In a statement, a Facebook spokesperson said, “A lot of the work done by the Accenture Austin team involves work streams that can’t be done from home.” The company is currently under intense scrutiny to enforce policies banning incitements to violence and election misinformation — policies human moderators are much better at enforcing than algorithms.
In an internal letter, Accenture contractors asked for increased pay and benefits due to the risks associated with returning to the office during a pandemic. “Because much of our work is too sensitive to be done at home, there has been a recent push from management to return to working in the office,” they wrote. “Accenture has a responsibility to take care of employees that put themselves at risk.”
In a list of demands, the moderators asked for hourly wages to be increased by 50 percent, and for the company to cover all costs associated with the testing and treatment of COVID-19. They also asked for paid time off should they get sick with the virus.

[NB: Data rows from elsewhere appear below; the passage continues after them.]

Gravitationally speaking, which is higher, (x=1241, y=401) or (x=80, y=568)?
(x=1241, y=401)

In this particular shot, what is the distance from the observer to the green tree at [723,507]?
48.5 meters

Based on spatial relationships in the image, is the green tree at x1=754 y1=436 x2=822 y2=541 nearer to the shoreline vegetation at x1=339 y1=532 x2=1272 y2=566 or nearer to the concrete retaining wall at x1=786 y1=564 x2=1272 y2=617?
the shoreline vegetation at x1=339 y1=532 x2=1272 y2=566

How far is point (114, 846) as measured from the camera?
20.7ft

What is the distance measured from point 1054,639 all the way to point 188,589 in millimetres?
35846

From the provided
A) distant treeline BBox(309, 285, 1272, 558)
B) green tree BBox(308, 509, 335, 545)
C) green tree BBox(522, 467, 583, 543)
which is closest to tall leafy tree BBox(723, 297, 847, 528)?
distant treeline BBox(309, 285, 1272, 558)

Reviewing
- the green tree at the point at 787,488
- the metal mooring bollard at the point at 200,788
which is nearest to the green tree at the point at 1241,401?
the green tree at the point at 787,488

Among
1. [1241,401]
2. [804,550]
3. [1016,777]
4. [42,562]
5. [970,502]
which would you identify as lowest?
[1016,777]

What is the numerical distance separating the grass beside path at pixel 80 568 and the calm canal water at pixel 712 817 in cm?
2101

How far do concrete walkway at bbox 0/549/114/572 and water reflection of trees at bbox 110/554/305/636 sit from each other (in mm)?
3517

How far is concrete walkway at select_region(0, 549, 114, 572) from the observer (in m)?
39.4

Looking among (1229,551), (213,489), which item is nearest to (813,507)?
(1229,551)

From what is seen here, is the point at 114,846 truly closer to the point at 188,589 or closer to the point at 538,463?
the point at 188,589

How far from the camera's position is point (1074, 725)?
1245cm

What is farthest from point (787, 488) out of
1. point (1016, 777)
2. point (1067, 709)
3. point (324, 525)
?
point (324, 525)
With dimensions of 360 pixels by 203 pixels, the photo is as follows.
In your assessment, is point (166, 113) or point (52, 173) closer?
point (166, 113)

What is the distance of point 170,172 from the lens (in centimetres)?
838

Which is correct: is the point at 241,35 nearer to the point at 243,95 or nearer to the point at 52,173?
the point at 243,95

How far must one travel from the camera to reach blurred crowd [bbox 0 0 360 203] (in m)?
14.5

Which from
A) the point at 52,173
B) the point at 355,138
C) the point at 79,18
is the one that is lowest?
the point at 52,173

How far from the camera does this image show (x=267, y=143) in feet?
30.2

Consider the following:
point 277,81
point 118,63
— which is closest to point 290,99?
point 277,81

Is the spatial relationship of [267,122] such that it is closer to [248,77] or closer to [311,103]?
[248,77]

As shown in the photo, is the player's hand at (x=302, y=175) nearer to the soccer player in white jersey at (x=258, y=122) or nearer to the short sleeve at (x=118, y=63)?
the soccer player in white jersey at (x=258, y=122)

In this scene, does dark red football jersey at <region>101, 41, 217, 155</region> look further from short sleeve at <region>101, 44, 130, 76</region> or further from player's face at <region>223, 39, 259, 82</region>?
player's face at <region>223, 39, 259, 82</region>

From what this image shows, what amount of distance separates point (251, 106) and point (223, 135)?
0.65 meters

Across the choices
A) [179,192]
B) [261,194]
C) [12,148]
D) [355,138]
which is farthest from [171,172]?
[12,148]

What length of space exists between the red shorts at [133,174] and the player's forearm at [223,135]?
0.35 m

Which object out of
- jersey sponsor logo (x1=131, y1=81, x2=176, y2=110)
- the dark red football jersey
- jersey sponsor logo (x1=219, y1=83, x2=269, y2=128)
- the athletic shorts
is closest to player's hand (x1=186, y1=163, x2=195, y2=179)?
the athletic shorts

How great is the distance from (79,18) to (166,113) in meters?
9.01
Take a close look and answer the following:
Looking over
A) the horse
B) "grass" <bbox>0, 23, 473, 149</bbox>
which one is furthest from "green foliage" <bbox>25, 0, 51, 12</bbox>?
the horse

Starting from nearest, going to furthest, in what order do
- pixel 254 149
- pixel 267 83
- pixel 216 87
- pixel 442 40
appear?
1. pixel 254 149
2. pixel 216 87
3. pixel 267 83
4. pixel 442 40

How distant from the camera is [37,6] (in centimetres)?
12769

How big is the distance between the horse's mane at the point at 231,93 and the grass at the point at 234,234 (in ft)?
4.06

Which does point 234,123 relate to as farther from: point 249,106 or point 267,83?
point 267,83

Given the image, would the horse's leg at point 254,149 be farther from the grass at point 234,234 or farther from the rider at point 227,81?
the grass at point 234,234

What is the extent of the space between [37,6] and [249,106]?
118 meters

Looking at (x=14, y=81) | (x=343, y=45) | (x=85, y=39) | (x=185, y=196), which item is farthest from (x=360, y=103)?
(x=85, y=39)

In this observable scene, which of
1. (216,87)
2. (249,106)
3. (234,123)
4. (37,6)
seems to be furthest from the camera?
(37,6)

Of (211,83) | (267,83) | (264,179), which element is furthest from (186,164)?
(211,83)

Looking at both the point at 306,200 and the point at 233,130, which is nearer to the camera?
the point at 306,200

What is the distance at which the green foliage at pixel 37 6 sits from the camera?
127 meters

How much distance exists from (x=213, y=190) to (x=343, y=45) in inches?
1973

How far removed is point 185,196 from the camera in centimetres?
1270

According to another individual with knowledge of Accenture’s town hall meeting, a contract worker for the company contracted COVID-19 from the office just two weeks ago. “They are mandating that over 300 contract workers are to return to the office on October 12th,” the individual tells The Verge. “They were asked multiple times during this meeting what medical data they had used to confirm that this would be safe for their employees. They refused to answer. The majority of the employees are in extreme distress over this news and worried for their safety.”
Meanwhile, a vast majority of Facebook’s full-time corporate workforce now enjoys a permanent remote work policy, with employees not mandated to inform Facebook of where they’re going to be permanently working from until July of 2021. That’s when the company intends to fully reopen its headquarters in Menlo Park, California. An Accenture contractor says full-time Facebook employees in Austin are not being asked to return to the office.
Lawyers involved in Facebook’s settlement with content moderators earlier this year determined that as many as half of all Facebook moderators may develop mental health issues on the job. A competitor of Accenture central to the settlement was Cognizant, a similarly structured third-party contractor that decided to exit the moderation business last fall following two investigations from The Verge into the company’s working conditions.
“So no sick days, no hazard pay, no staggering of the return to the office, and only just a week and a half ago, Texas saw the largest spike in COVID cases since the pandemic began,” says one of the Accenture moderators. “They are confident that they can handle this rush of people back to the office because they’ve had a handful working from a different office voluntarily, so now they’re being cavalier with our lives.”
In a statement emailed to The Verge, Accenture wrote: “We are gradually returning people to client offices in cases where there is a critical business reason to do so. We prioritize the safety and well-being of our people, and only return people to offices when we are comfortable that the right measures and protocols are in place, properly evaluated for each country or local situation.”
Update October 1st, 6:22PM ET: Added a statement from Accenture.